This article was submitted by a reader and edited by The STEM Bulletin.
Among multiple possible factors of human diseases, family history sometimes appears to be one of the strongest risk factors for common complex diseases such as cancer, cardiovascular disease, Type 2 diabetes, autoimmune diseases such as lupus and rheumatoid arthritis and certain psychiatric illnesses such as schizophrenia and bipolar disorder.⁴ Genetic predisposition, also known as genetic susceptibility², is often the reason behind the familial patterns of these diseases.

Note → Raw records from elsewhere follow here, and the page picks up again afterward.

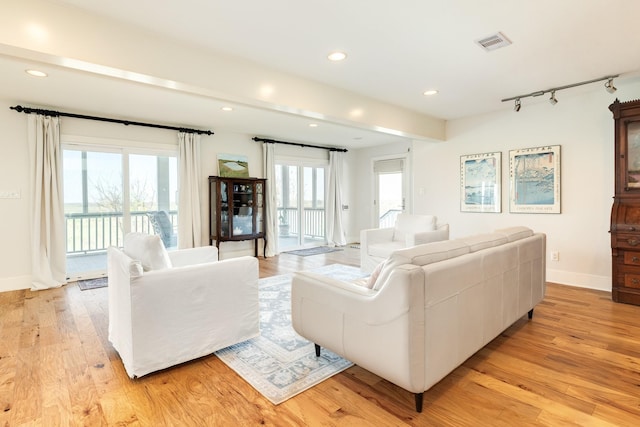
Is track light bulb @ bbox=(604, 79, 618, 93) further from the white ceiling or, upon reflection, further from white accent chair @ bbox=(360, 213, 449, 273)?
white accent chair @ bbox=(360, 213, 449, 273)

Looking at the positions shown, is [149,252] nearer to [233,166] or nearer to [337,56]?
[337,56]

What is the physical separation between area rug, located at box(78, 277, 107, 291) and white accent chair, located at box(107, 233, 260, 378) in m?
2.05

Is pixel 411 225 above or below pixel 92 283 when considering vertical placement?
above

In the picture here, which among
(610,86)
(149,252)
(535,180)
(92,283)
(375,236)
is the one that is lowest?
(92,283)

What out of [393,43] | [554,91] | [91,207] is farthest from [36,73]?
[554,91]

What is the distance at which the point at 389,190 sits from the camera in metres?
7.20

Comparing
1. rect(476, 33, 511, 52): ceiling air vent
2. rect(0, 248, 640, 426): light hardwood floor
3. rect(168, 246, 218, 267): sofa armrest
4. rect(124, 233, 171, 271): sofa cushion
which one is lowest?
rect(0, 248, 640, 426): light hardwood floor

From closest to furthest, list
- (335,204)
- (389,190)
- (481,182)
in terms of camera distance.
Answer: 1. (481,182)
2. (389,190)
3. (335,204)

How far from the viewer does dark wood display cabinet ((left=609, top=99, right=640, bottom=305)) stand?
332 cm

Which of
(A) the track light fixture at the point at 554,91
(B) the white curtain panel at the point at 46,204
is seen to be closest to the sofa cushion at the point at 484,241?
(A) the track light fixture at the point at 554,91

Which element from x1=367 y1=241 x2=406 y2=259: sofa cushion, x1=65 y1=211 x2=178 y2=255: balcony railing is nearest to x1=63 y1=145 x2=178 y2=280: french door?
x1=65 y1=211 x2=178 y2=255: balcony railing

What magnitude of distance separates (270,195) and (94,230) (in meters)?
2.81

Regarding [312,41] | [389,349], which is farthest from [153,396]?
[312,41]

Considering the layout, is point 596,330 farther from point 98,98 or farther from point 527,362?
point 98,98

In general, genetic predisposition implies that there is an increased chance for an individual to develop a particular disease based on their genetic makeup. Most of the time, this genetic makeup results from inheritance of specific variations that differ from the ‘standard’ form of a particular gene that most people have, making the individual more vulnerable to a disease under the right set of contributing factors.⁶ Besides the aforementioned diseases, there are hundreds of other diseases that are known or believed to be influenced by genetic predisposition as well. Beyond diseases, conditions such as addiction and even one’s temperament can also be influenced by genetic predisposition.²
One example of a common disease involving genetic predisposition is breast cancer. There are a wide range of genes with different penetrance levels that are involved in breast cancer such as the BRCA1 gene, BRCA2 gene and BRIP1 gene, among others. The BRCA1 gene located on chromosome 17q21.31¹ is one of the best-known high penetrance genes associated with breast cancer. This gene is considered a tumor suppressor gene (also known as an anti-oncogene) which is responsible for providing instructions for the production of the BRCA1 protein, a tumor suppressor protein.⁷ The BRCA1 protein is responsible for repairing damaged DNA and interacts with other proteins to mend breaks in DNA strands that occur when chromosomes exchange genetic material during cell division or upon exposure to radiation.⁵ This means that any change in BRCA1 gene may lead to increased risk of developing cancers, since a mutated BRCA1 gene can lead to abnormal or inadequate BRCA1 proteins. When this happens, damaged DNA cannot be repaired. When these defects in DNA accumulate, cells may start to grow and divide rapidly and uncontrollably, forming a tumor. This illustrates how people who have a specific pathogenic or mutated variant of BRCA1 gene are genetically predisposed to breast cancer.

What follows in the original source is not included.